Quoted passage

Indicative numbers on synthetic 720p inputs, RTX 3090. Real numbers depend on input resolution, person count, and track behaviour; treat this as a sanity floor.
| Stage | p50 latency |
|---|---|
| YOLOv8s person detect (1 frame) | ~7 ms |
| RTMPose-m estimate (2 boxes, batched) | ~4 ms |
| ST-GCN classify (single 30-frame clip) | ~1.2 ms |
tools/benchmark.cpp regenerates these locally.
# 1. Build
cmake -S . -B build -G Ninja -DCMAKE_BUILD_TYPE=Release
cmake --build build -j
# 2. Acquire ONNX checkpoints (see scripts/download_models.sh for notes)
./scripts/download_models.sh # prints instructions
# 3. Compile TensorRT engines
./scripts/build_engines.sh
# 4. Run on a video
./scripts/infer_video.sh input.mp4 output.mp4Or, with Docker:
docker compose up --build.

Exercise requirements
List the headings of the numbered steps in the setup commands of the pose-pipeline notes above.

Provided information
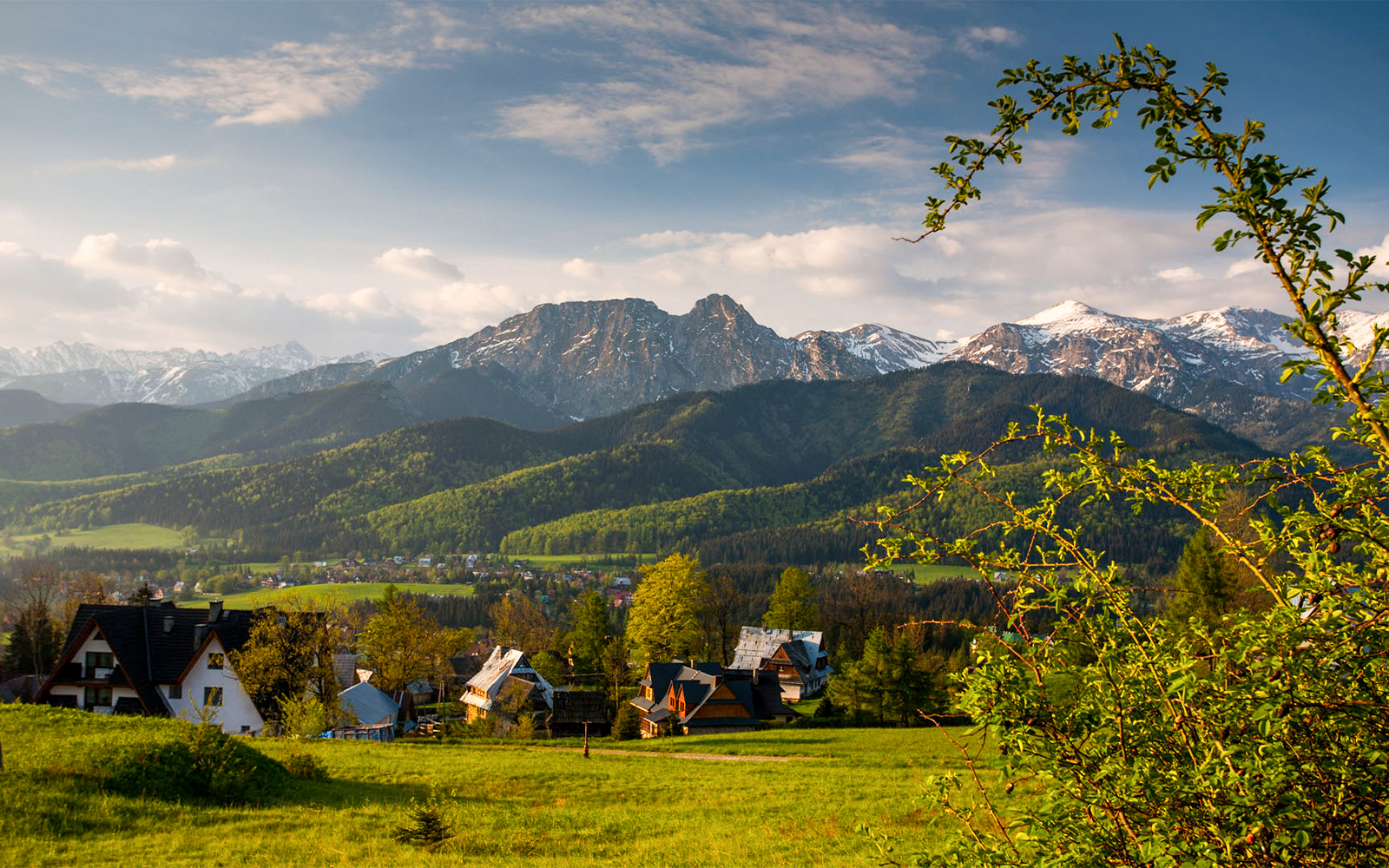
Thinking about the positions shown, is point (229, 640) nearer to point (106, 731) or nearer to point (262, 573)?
point (106, 731)

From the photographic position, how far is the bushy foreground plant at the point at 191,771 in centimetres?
1958

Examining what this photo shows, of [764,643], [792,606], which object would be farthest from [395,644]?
[792,606]

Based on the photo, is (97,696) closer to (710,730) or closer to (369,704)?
(369,704)

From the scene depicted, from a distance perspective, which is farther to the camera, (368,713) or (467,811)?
(368,713)

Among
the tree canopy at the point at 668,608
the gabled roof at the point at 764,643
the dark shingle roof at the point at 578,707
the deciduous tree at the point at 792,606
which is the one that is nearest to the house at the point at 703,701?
the tree canopy at the point at 668,608

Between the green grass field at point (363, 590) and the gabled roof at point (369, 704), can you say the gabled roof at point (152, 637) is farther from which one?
the green grass field at point (363, 590)

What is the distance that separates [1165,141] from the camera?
3.74 metres

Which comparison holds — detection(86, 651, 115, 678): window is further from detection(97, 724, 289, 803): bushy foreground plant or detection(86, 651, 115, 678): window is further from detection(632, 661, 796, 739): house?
detection(632, 661, 796, 739): house

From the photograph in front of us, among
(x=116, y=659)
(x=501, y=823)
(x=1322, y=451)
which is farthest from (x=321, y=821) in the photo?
(x=116, y=659)

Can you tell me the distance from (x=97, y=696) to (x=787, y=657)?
54.3m

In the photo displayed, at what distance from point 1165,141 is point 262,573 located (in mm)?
222252

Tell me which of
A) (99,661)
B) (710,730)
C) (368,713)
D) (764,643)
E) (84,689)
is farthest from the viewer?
(764,643)

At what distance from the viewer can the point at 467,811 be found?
22109 millimetres

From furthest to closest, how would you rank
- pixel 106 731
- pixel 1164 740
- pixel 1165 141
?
pixel 106 731 < pixel 1164 740 < pixel 1165 141
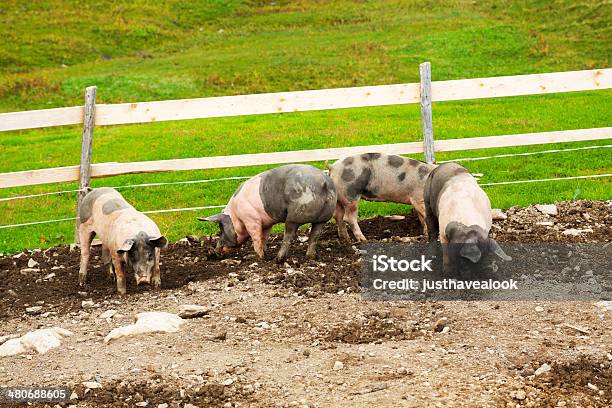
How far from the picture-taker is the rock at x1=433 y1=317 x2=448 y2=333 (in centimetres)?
688

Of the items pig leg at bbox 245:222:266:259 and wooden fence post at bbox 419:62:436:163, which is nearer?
pig leg at bbox 245:222:266:259

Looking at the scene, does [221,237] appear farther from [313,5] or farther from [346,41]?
[313,5]

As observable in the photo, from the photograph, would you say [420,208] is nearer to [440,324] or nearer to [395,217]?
[395,217]

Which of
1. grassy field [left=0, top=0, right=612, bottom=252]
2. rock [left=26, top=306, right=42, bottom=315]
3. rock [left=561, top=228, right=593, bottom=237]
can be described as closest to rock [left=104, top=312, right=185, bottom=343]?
rock [left=26, top=306, right=42, bottom=315]

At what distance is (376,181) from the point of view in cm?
958

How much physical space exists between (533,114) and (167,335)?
39.4ft

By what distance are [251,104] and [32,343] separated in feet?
14.1

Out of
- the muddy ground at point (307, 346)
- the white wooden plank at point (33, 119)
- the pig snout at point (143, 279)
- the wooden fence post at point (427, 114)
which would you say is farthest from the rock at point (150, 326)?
the wooden fence post at point (427, 114)

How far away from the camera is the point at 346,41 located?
29641mm

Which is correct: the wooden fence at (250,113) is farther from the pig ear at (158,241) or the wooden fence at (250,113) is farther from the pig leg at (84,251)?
the pig ear at (158,241)

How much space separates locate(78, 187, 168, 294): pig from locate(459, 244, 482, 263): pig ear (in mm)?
2650

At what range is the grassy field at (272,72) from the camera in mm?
12998

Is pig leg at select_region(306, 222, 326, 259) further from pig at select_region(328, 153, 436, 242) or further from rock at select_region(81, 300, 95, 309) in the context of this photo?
rock at select_region(81, 300, 95, 309)

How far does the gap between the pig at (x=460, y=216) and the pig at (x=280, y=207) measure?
3.43 ft
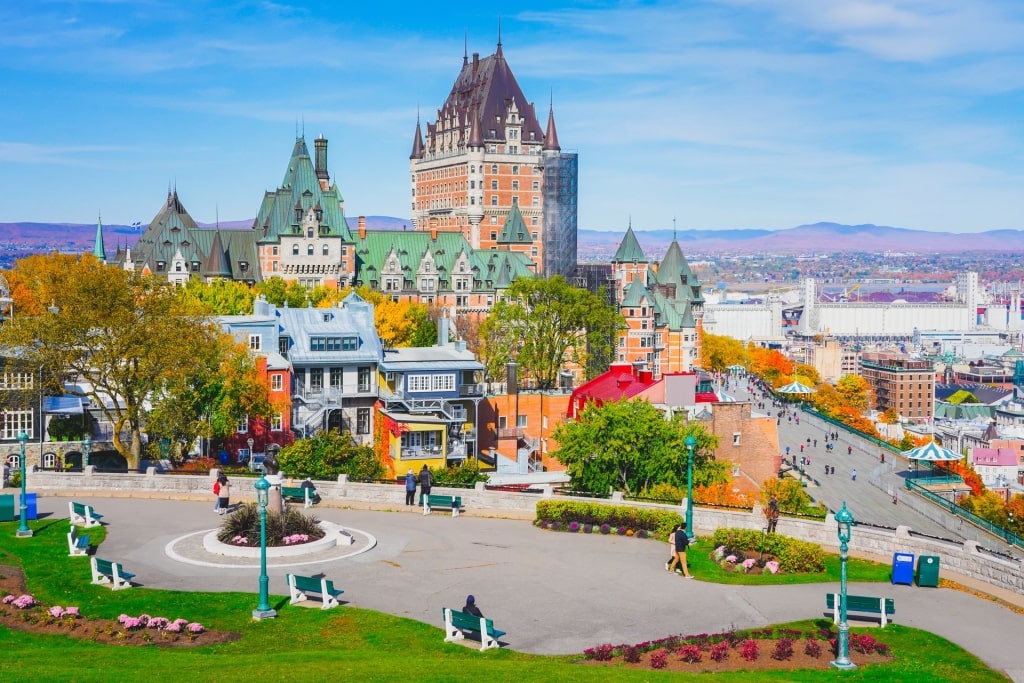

Completed task
1. Build
2. Acquire ONNX checkpoints
3. Compile TensorRT engines
4. Run on a video